Working with our communities, we’re supporting centers that offer short-term care and housing for people experiencing homelessness and recovering from illness or injuries.
After a hospital stay, most people want to go home to recover in the comfort of their own bed. But what happens when a patient is experiencing homelessness and doesn't have a home to go to?
That’s where medical respite centers come in. Medical respite care programs offer short-term housing and medical care for people who are too ill or frail to recover from an illness or injury on the streets but not ill enough to be in the hospital.
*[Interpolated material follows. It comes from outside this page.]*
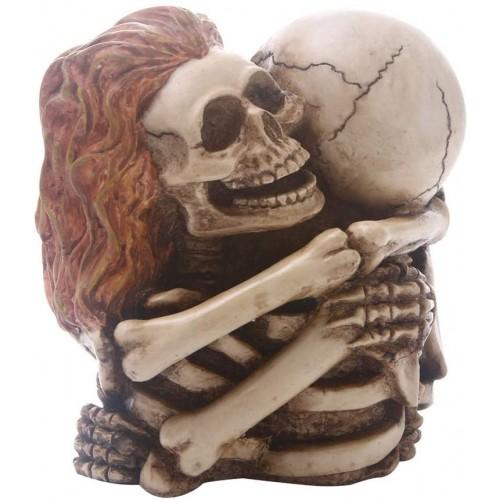 Teschio in resina da collezione, statuetta, centrotavola Halloween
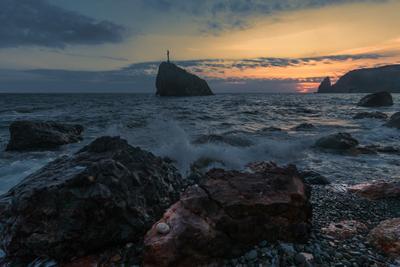 Закат на Феоленте море вечер закат облака бухта пейзаж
And the Colorado Coalition for the Homeless, passionate about improving health outcomes for unhoused people, is opening a new medical respite center in Denver, Colorado.
“It can be really difficult for people experiencing homelessness to manage their health because they’re moving around or they might lose their prescriptions,” said Cathy Alderman, chief communications and public policy officer for the Colorado Coalition for the Homeless. “They might give up or lose hope.”
When the Coalition’s new Stout Street Recuperative Care Center opens in September 2022, it will be able to provide safe spaces to heal for up to 75 people at a time.
Like most respite care centers, it will also connect patients to a broad range of services that can support their long-term health and housing needs.
“With a place to recover from illnesses, people are able to pull back from the challenging nature of homelessness,” said Alderman. “They have a room. They have a refrigerator, medications, and food. They can stabilize and start to think about what a future with housing or healthy living might look like.”
Kaiser Permanente will help support the center’s daily operations with a $200,000 grant made in partnership with the National Institute for Medical Respite Care. Our grant is part of a larger effort to support medical respite providers across all Kaiser Permanente markets.
“Addressing homelessness is about more than finding housing for people in need. It’s also about finding ways to support them as they manage health conditions,” said Stephanie Ledesma, vice president of community health programs for Kaiser Permanente. “Providing grants to programs like this one offers hope and a pathway to improved health for people experiencing homelessness.”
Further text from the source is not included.